Landlords anxious to fill their empty apartments have sweetened incentives to levels unmatched in the past 15 years, with some newer buildings offering up to three months of free rent, according to the Apartment Association of Metro Denver.
The average concession is more in the three-to-four-week range, and free rent deals are being offered on properties of all age ranges, except for the most popular buildings in the most popular locations. Concessions are pushing down “effective” rents to the point that older properties with fewer amenities are having a hard time keeping their tenants from upgrading.
“This is impacting the entire market. You’re seeing basically what I would call a move-up effect, or a ladder effect, where the newer properties are offering significant concessions and that’s bringing their effective rents down,” said Scott Rathbun, president of Apartment Insights, which prepares a quarterly report for the AAMD.
Rathbun said tenants are leaving older apartments to occupy shiny new units and paying similar or only slightly higher rents. With about half of the apartments turning over in a given year, tenants are finding it worthwhile to shop the offers.
Apartment owners are hesitant to drop actual rents and view incentives as a way to attract tenants while they wait for an oversupplied market to turn around. Those offers can be fine-tuned or taken off the table when it comes time to renew a lease.
But so much new supply has hit the market that stated rents have moved lower in three of the past four quarters, with the average rent down 5% over the past year to $1,816 a month. Rents are now at their lowest levels since the first quarter of 2022, according to the AAMD’s Vacancy & Rent Report released Tuesday.
Beyond that, concessions now represent 5.8% of the stated rate, the highest level seen since 2010, when a severe housing downturn was weighing on the market. Rental concessions averaged $107 in the third quarter, bringing the average effective rent to $1,709 a month.
Compared to two years ago, when the effective rent was $1,874, a typical renter is saving $165 less per month or nearly $2,000 a year.
One-bedroom units, looking at effective rents, are now competitive with affordable rents targeting tenants making 60% of the area median income (AMI), not counting the additional break on utilities that affordable developments provide, Rathbun said. Two-bedroom effective rents are averaging at around 65% to 67% of AMI.

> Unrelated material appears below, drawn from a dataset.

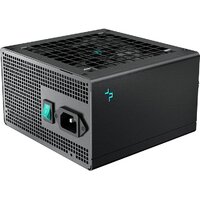Блок питания Deepcool GamerStorm ATX 850W PK850D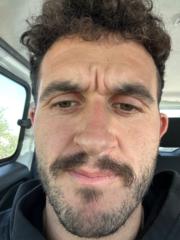 Elad Zrihen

But the more generous incentives could prove a limited-time offer. The apartment vacancy rate fell from 6.4% in the second quarter to 6.3% in the third and is down from what, barring a recession, may end up being a peak of 6.9% reached in the fourth quarter of 2024.
Last year, developers added 20,000 new apartments in metro Denver, about double the average pace seen in recent years. Just under 15,000 have been added in the past 12 months. But higher borrowing costs, lower returns and heavier regulations have significantly shrunk the pipeline of projects.
“The number of new apartments under construction continues to decrease from its peak in mid-2023,” Rathbun said. “This should lead to fewer units available in the coming quarters and continue this downward trajectory in vacancies.”
Boulder and Broomfield, which are combined in the report, continue to claim the lowest vacancy rate at 5.1%, while Arapahoe County has the highest at 7.0%. The biggest rent declines are coming in properties built in the 2020s and in the 1970s.